Murray Shanahan, "Talking About Large Language Models" (2022). The careful middle position: a philosopher's audit of which intentional words (knows, believes, means) survive translation to LLMs and at what discount. The closest thing the machine-reading debate has to Eco's tone.

III · Interpreting the machines

Somewhere around 2020 the word "interpretation" doubled. The machine is no longer only a candidate reader of our texts; it is the largest unread text we have produced — billions of parameters about which the question "what does this mean?" is asked in earnest. The field that asks it even took the name interpretability. The methodological echoes are uncanny: this literature, too, has its signatures, its suspicious readings, and its own running argument about which discovered patterns are real and which are the reader's.

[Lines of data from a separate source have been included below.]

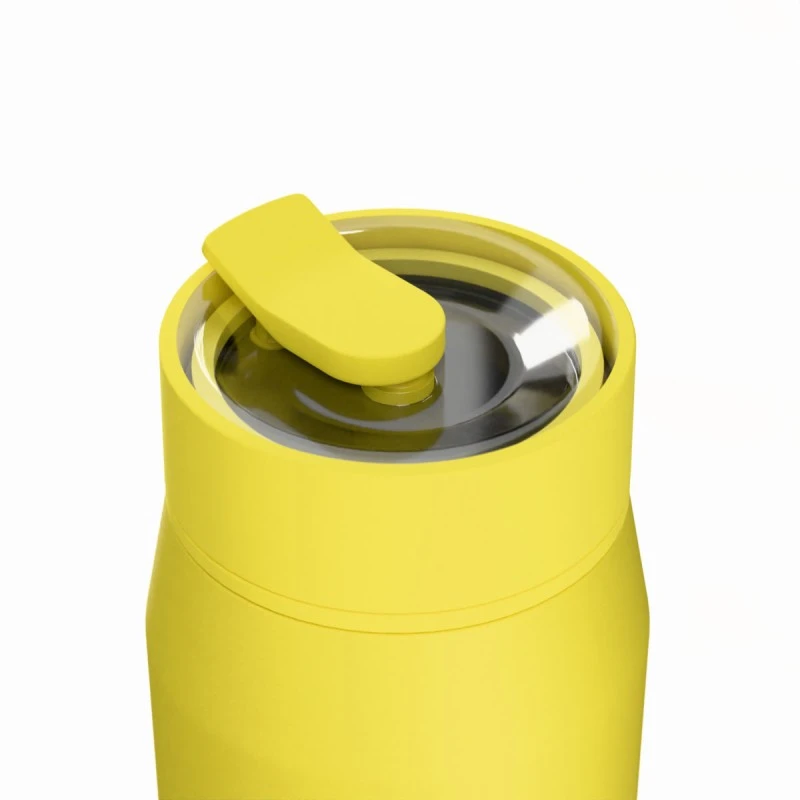 INSULATED LENS SAVE THE AEGEAN 360ml SUNBEAM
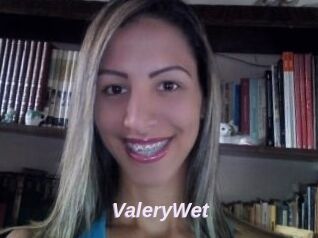 ValeryWet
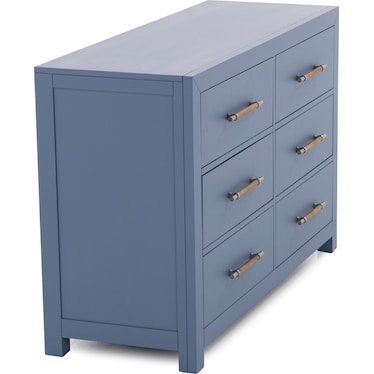 Waverly Small Dresser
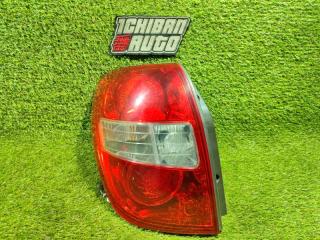 Стоп-сигнал задний левый DAEWOO WINSTORM 2008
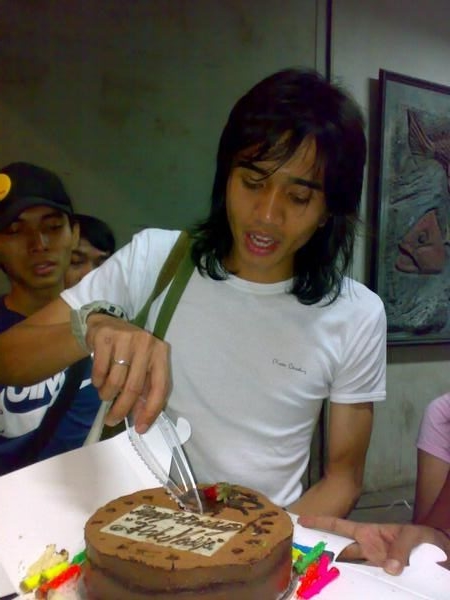 Transformasi Duta Sheila On 7 © berbagai sumber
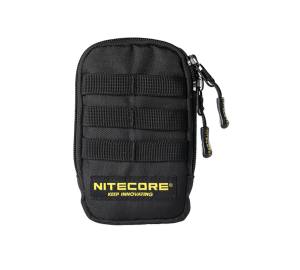 NITECORE NPP30 - Pocket Organizer - schwarz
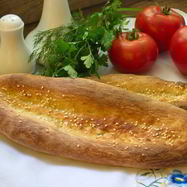 Рецепт Домашнего лаваша в духовке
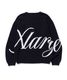 XLARGE �������ȥ�顼�� JACQUARD SWEATER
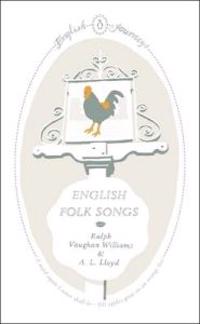 English Folk Songs
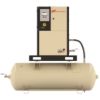 Picture of Ingersoll Rand RSa7.5i-A145 10HP Rotary Screw Air Compressor, 120 Gallon Tank, 36cfm 145psi, 3 phase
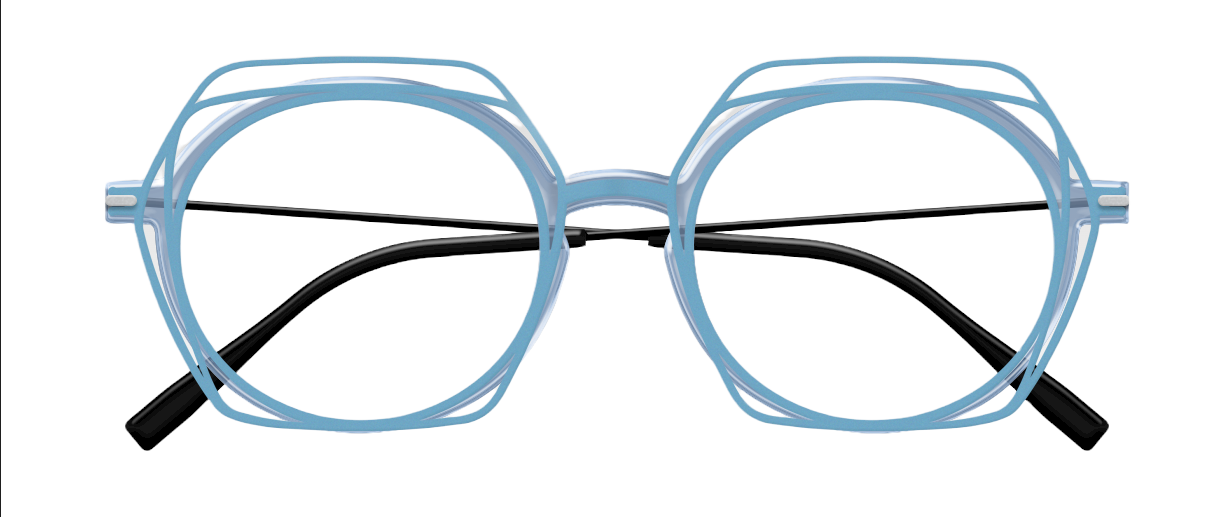 [Blue Silver]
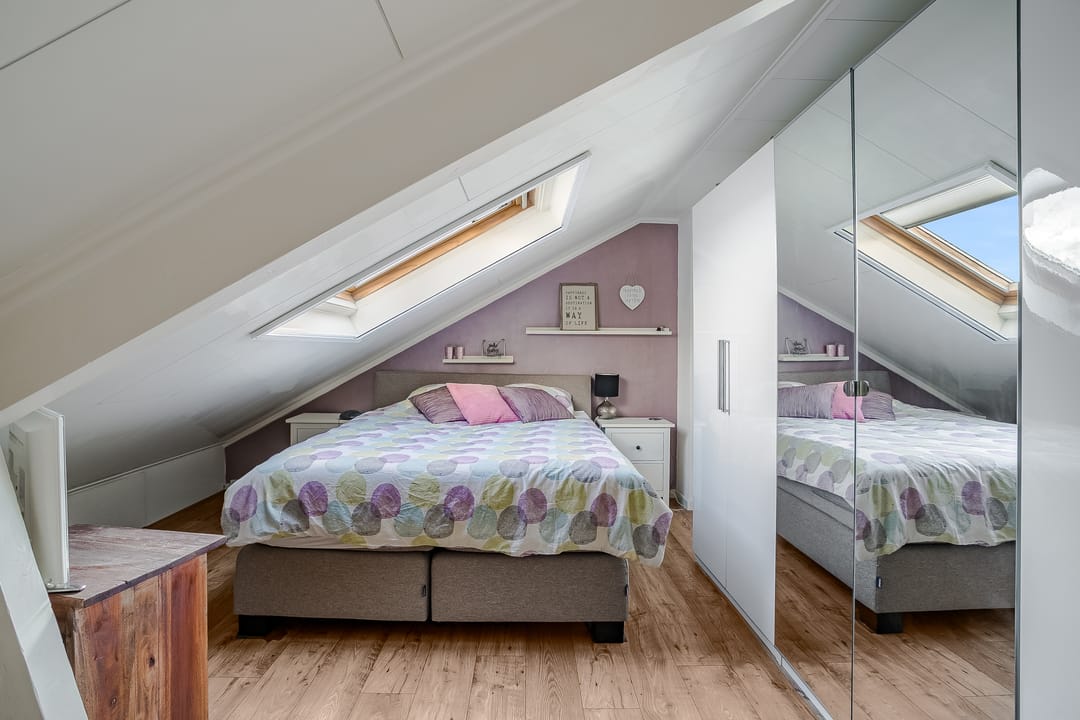 Photo 23 of Oranje Nassaustraat 24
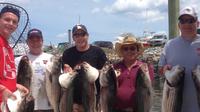 Private North Shore Saltwater Sport Fishing Charter
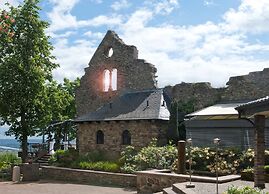Burg & Gästehaus by Schwarzenstein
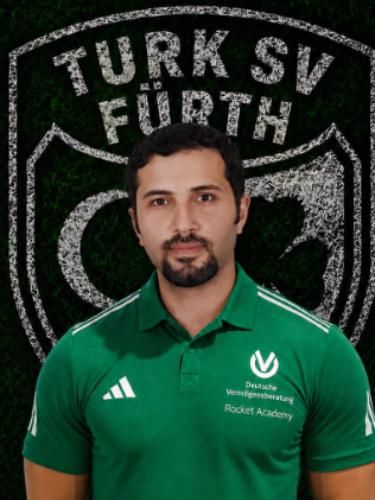 Ümit Tarhan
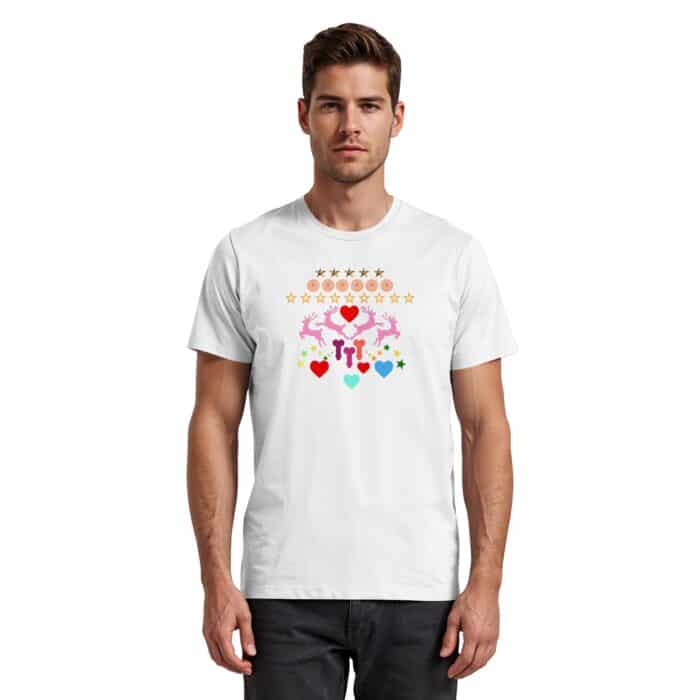 Munster  - Premium Classic T-Shirt – Bild 13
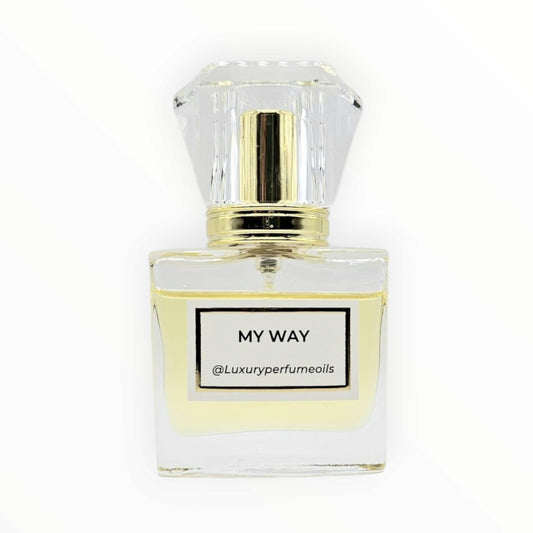 My Way (Armani)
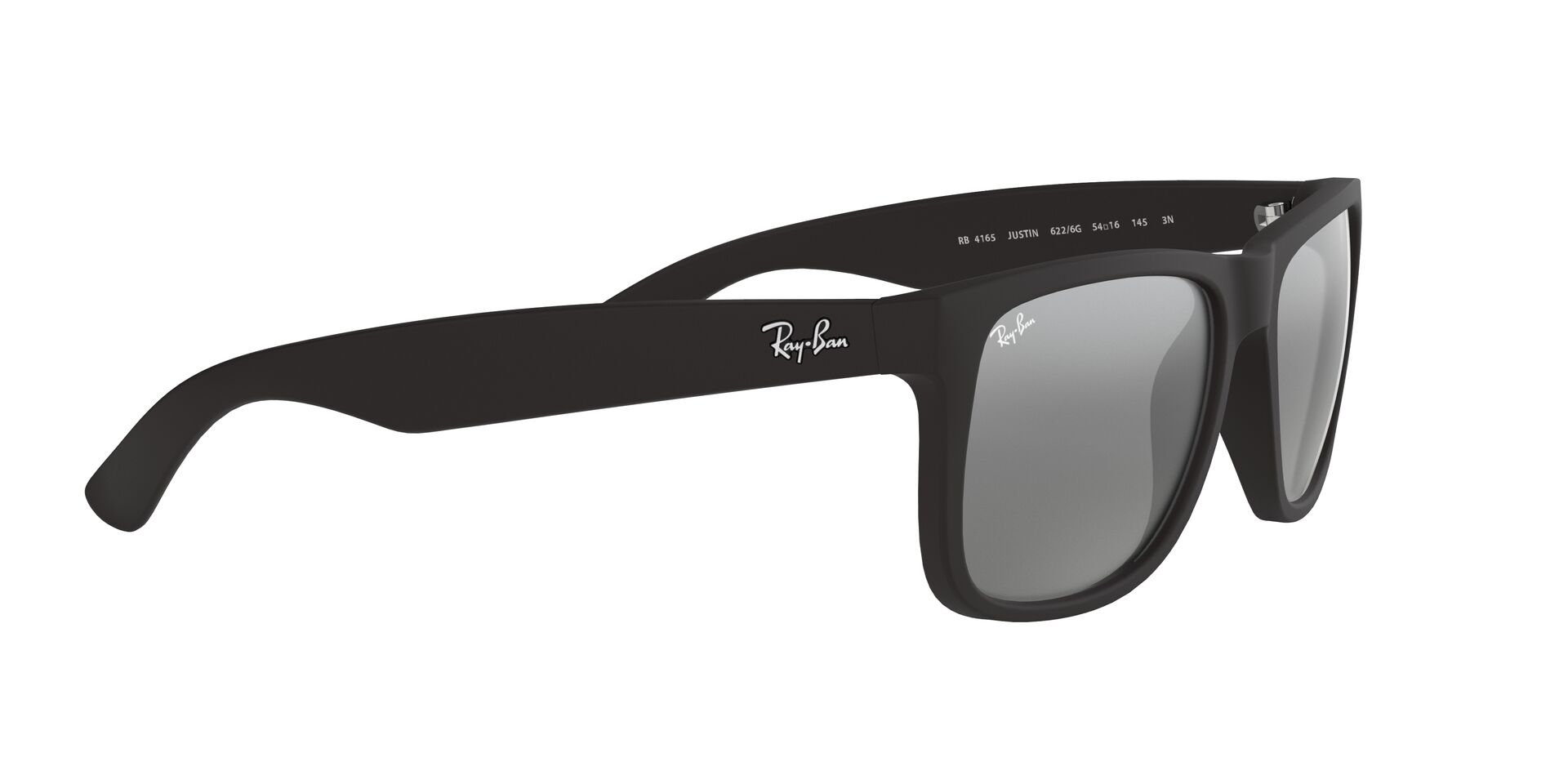 RAY-BAN RB4165 JUSTIN 622/6G 55 - 14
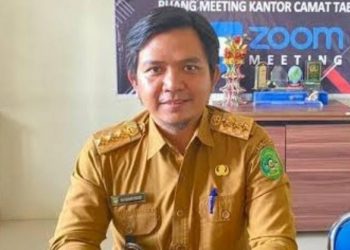 Pembangunan Gedung Record Center di Tabang: Target Rampung Tahun Ini
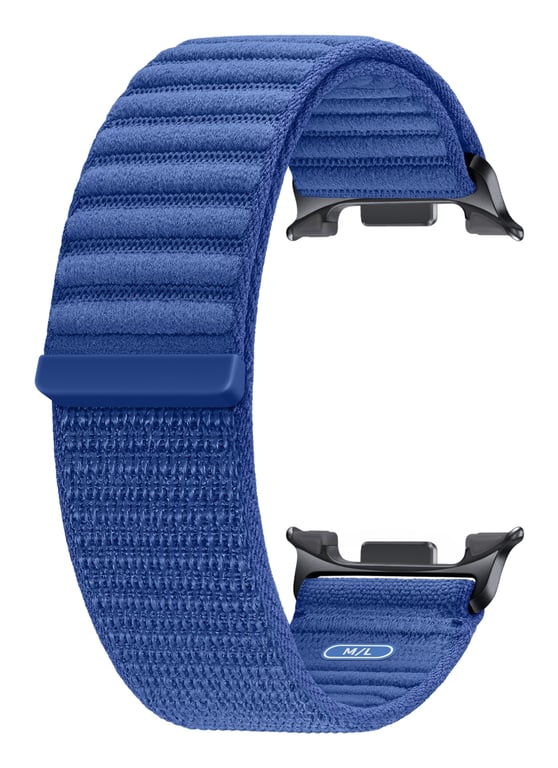 Samsung Bracelet Confort (M/L) pour Galaxy Watch8 | Watch8 Classic - Neuf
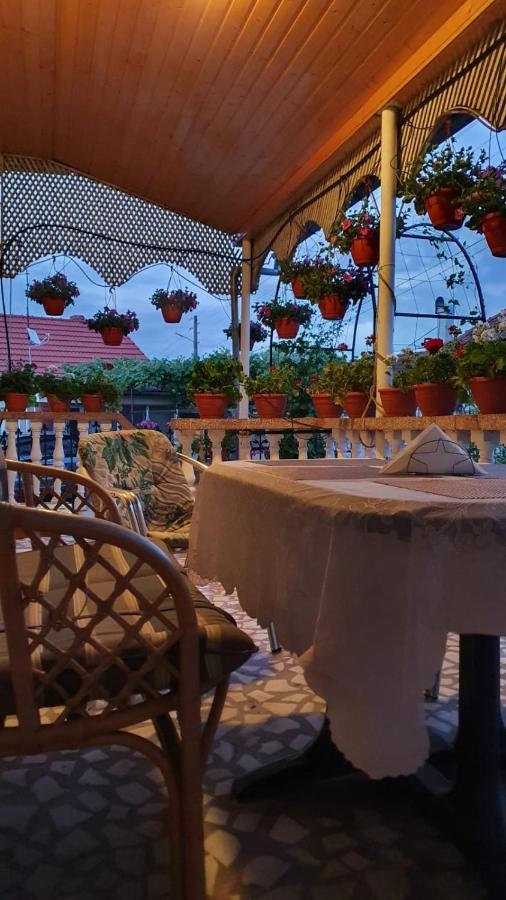 La Mosu-N Retezat Guest House Nucsoara  Екстериор снимка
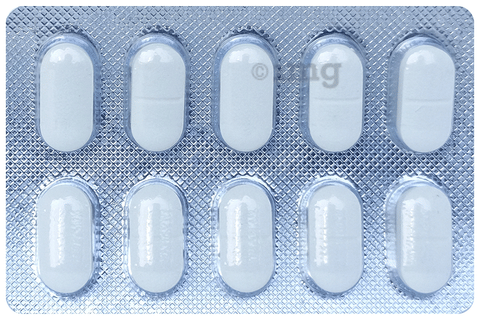 Fsprogest 300 SR Tablet image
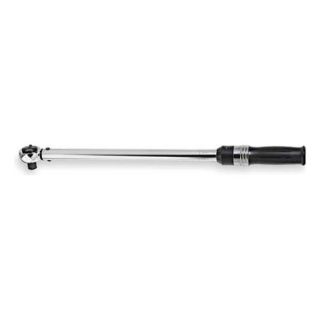 Blackhawk By Proto 49860A Micrometer Torque Wrench, 1/2Dr,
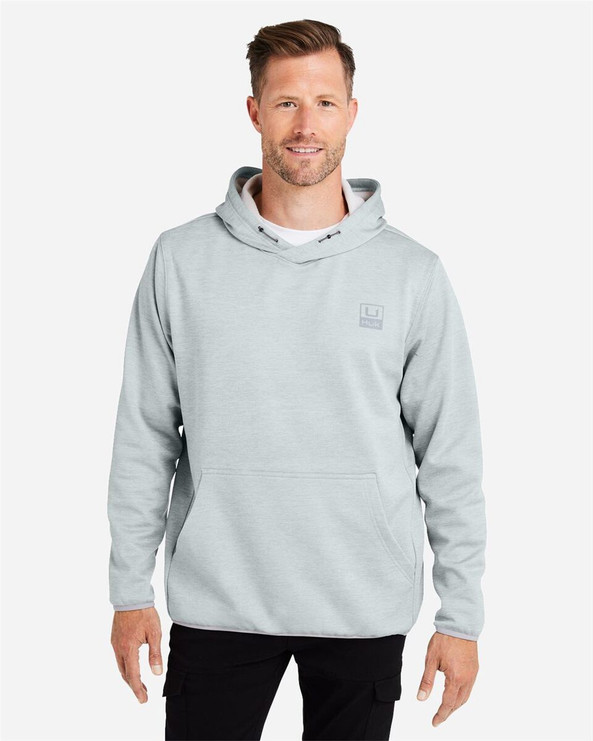 HUK H130093 - Sudadera polar con capucha Performance
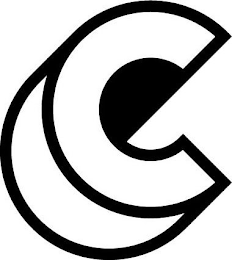 C logo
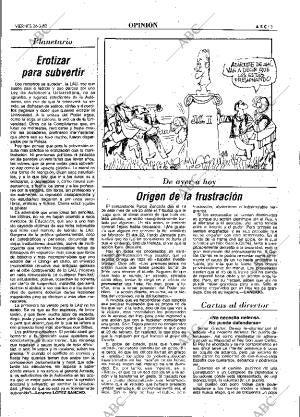 ABC MADRID 26-03-1982 página 15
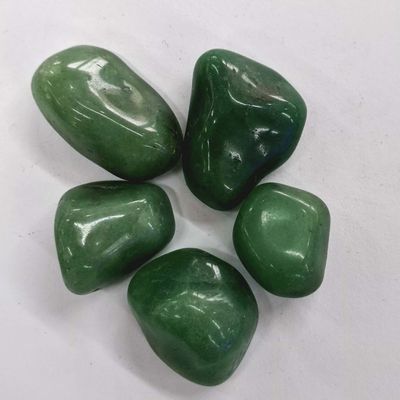Green Aventurine Tumbled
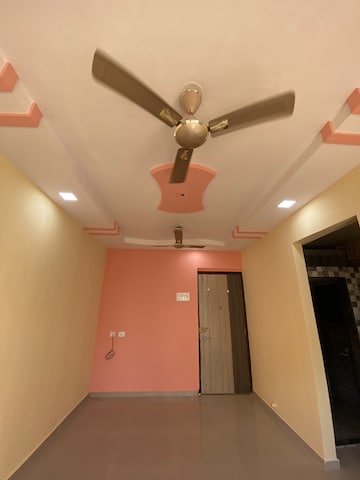 1 BHK Apartment For Resale in Panvelkar Estate Kingston Badlapur East Thane  6817086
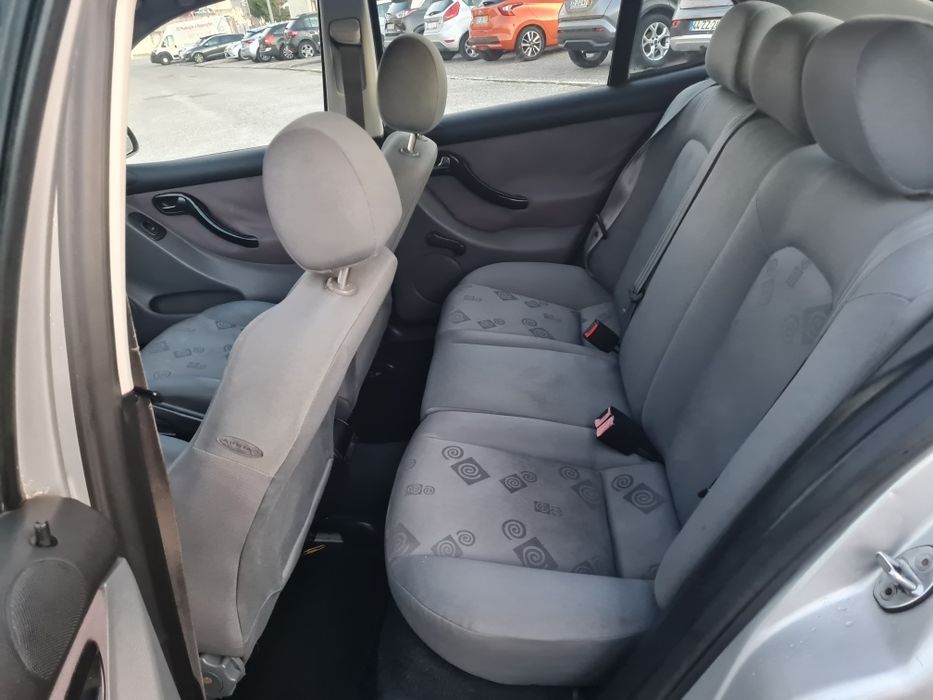 Seat Leon 1M 1.9 TDI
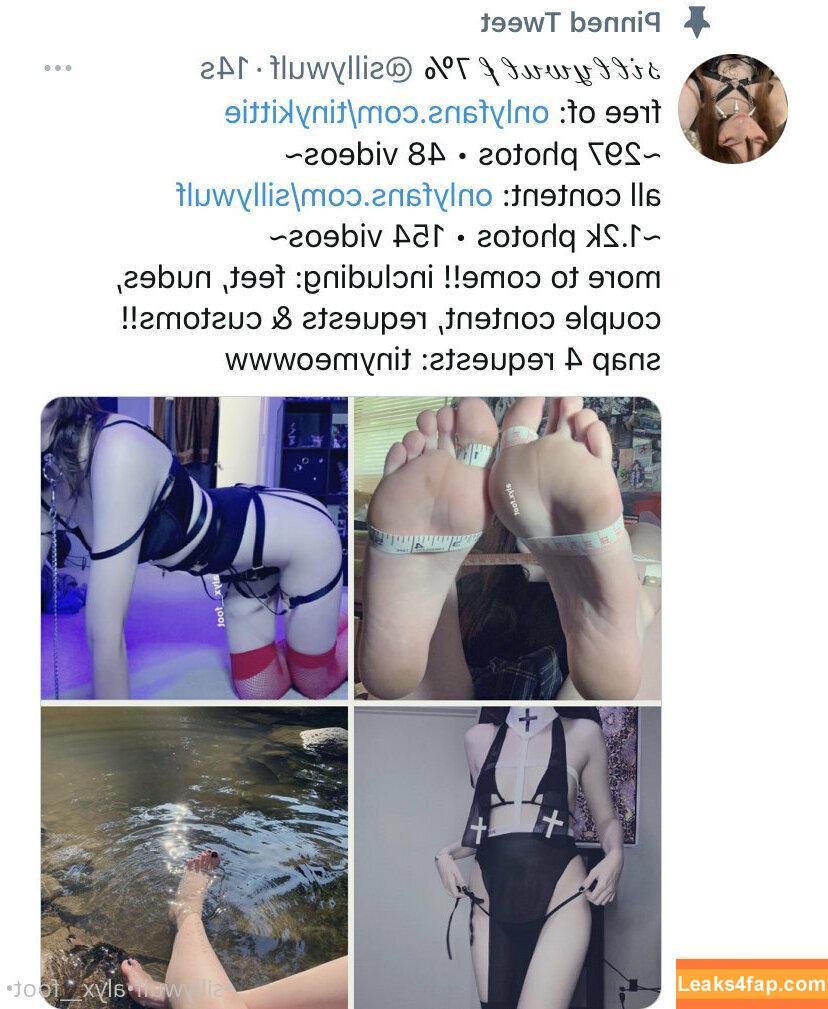 tinykittie / tinykitty15 leaked photo photo #0169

Chris Olah et al., "Zoom In: An Introduction to Circuits" (Distill, 2020). The manifesto of the close-reading school of neural networks: the claim that individual features and circuits inside a network are legible, the way an anatomist's tissues are.

Anthropic, "Towards Monosemanticity" (2023) and "Scaling Monosemanticity" (2024). Dictionary learning applied to a real language model: millions of human-interpretable features extracted from activations — including, famously, one for the Golden Gate Bridge whose amplification changed the model's self-description. The strongest evidence to date that there is something in there to interpret.

Anthropic, "On the Biology of a Large Language Model" (2025). Circuit-tracing case studies on a production model — including cases where the model's stated reasoning and its traced computation come apart. Directly load-bearing for this site's claim that a model's self-exegesis is testimony in Eco's weak sense, not authority.